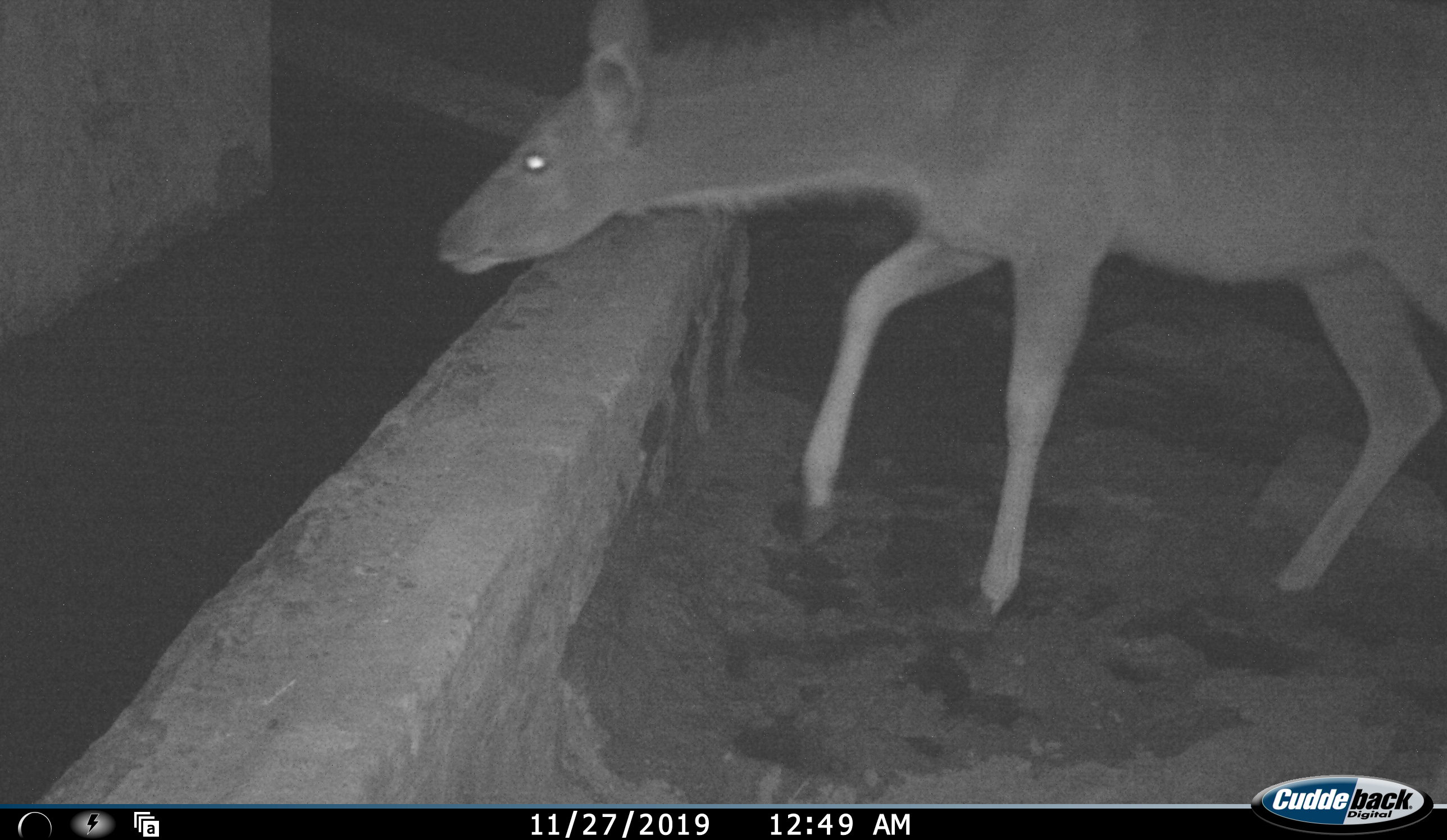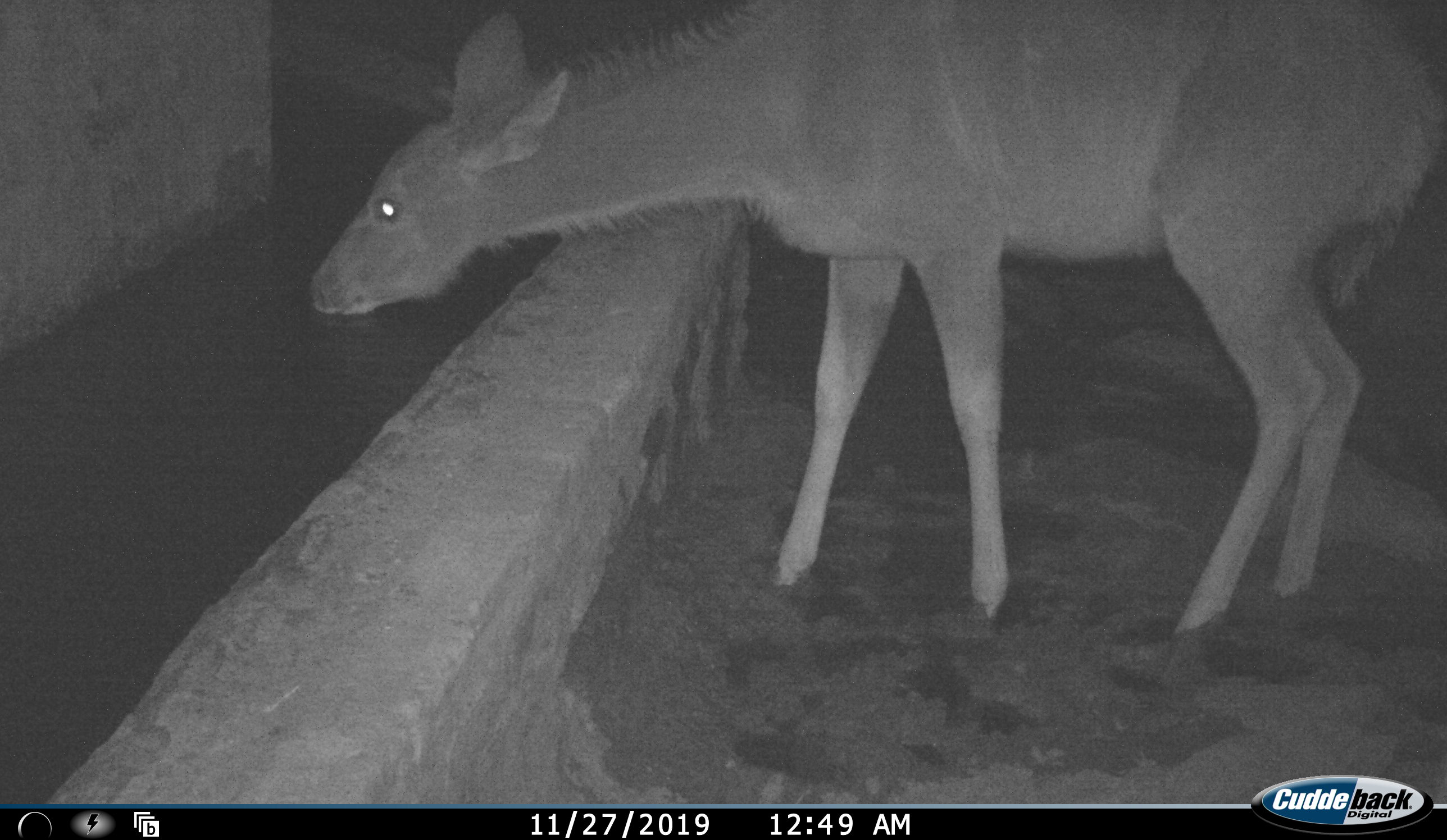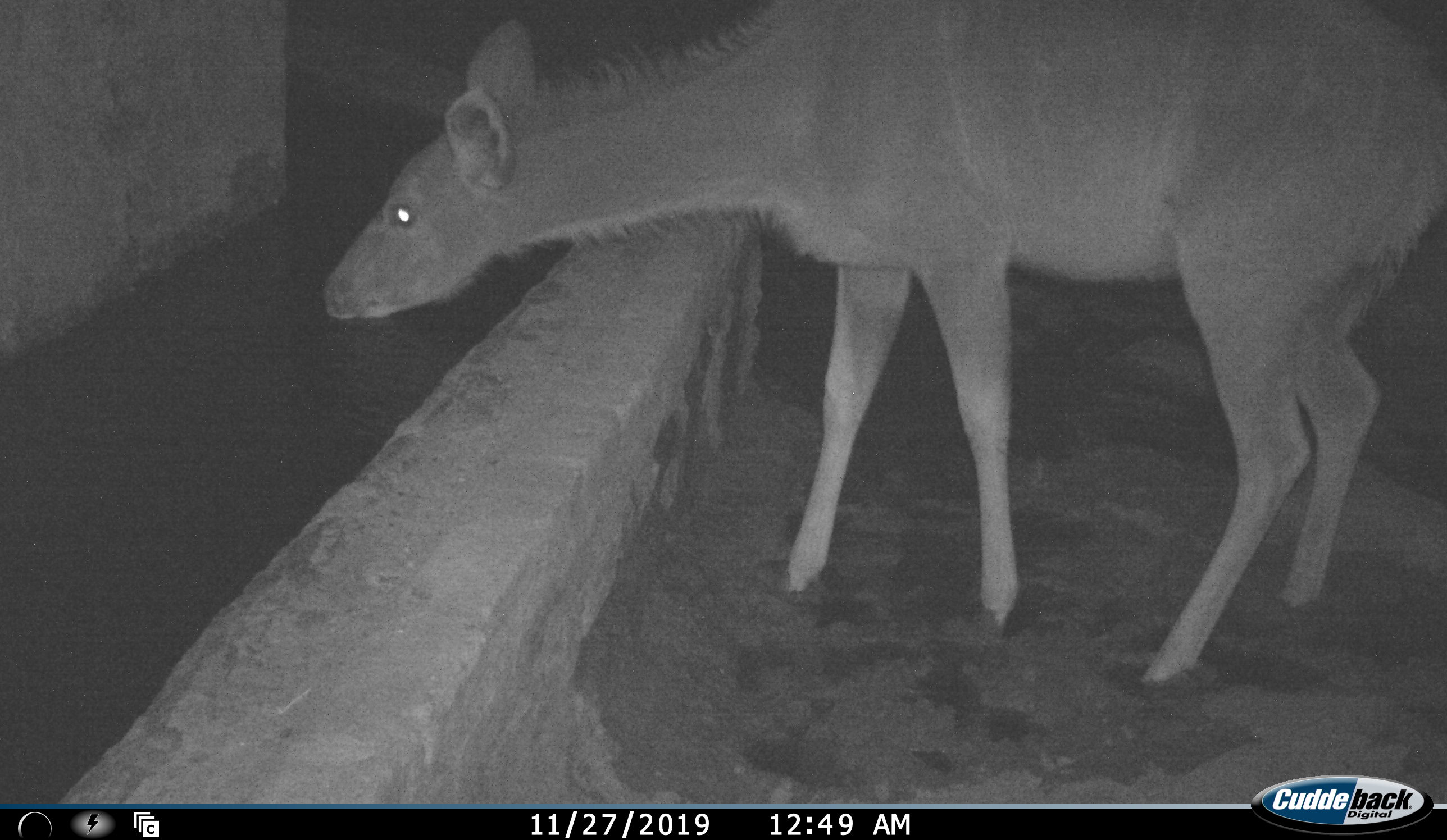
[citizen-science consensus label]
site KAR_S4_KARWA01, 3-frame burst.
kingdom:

---------------

Transcribe the listing above in full. Pictures are not part of the copy.

→ **Response below**
[citizen-science consensus label]
site KAR_S4_KARWA01, 3-frame burst.
kingdom:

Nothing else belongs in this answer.